赤い袋
「フッタ、ジリとはあまり話せなかったな」
サザナが船の出口で止まる。
「いいよ。あれでも、十四年分は話せたよ」
おれはなんだか楽しいのに、サザナは笑わず、何かを出した。
「キリが、お前に作ったものだ。カエルが預かっていた。持ってゆけ」
ヤシナのよりもずっと新しくきれいな赤い袋だった。
これから会えるはずのそのヒトを想像して、ぎゅっと握り、そっとしまった。
おれはカエルに教えてもらったとおりの出口を開けた。うううう、と聞きなれない音がして、船の横腹に出る口が開く。

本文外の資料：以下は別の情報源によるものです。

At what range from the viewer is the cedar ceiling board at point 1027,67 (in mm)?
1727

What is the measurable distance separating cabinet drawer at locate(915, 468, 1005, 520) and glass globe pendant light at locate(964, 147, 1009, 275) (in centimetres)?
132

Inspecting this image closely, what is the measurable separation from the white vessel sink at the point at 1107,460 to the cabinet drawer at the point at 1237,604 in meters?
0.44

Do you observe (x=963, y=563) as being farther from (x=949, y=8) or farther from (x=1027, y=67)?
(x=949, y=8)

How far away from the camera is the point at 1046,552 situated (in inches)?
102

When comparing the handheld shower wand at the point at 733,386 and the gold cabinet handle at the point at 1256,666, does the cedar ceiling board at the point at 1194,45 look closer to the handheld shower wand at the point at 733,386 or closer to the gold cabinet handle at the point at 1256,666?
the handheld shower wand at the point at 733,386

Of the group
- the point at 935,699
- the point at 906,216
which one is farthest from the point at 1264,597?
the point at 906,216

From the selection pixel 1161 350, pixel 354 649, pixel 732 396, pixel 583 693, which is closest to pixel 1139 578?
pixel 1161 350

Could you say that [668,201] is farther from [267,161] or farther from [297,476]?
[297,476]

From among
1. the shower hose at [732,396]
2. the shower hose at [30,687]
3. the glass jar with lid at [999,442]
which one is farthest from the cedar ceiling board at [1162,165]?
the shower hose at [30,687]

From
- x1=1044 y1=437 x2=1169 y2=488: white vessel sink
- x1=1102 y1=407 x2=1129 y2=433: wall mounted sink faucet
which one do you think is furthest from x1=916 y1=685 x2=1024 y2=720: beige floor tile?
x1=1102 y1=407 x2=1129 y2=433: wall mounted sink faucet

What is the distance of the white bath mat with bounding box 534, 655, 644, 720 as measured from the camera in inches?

ざあっと巻き起こった風に足が浮いたと思ったら、サザナと飛んだ。
「少し、船を見届けるぞ」
真下の岩山の向こうは木々の無い赤い陸で、いきなり外の海とぶつかる。おれ達の海と違って白い波が立ち、それが勢いをつけて赤い陸を削り続けている。
山の手前は緑の森。向こうに突き出た『力』の実のなる木。カニの沼がぬらりと光っている。
ヒトの森の木はなぎ倒されて、所々にうずくまる黒い塊からはまだうっすらと煙が上がっている。あれらの向こうにはヒトの家があるはずだ。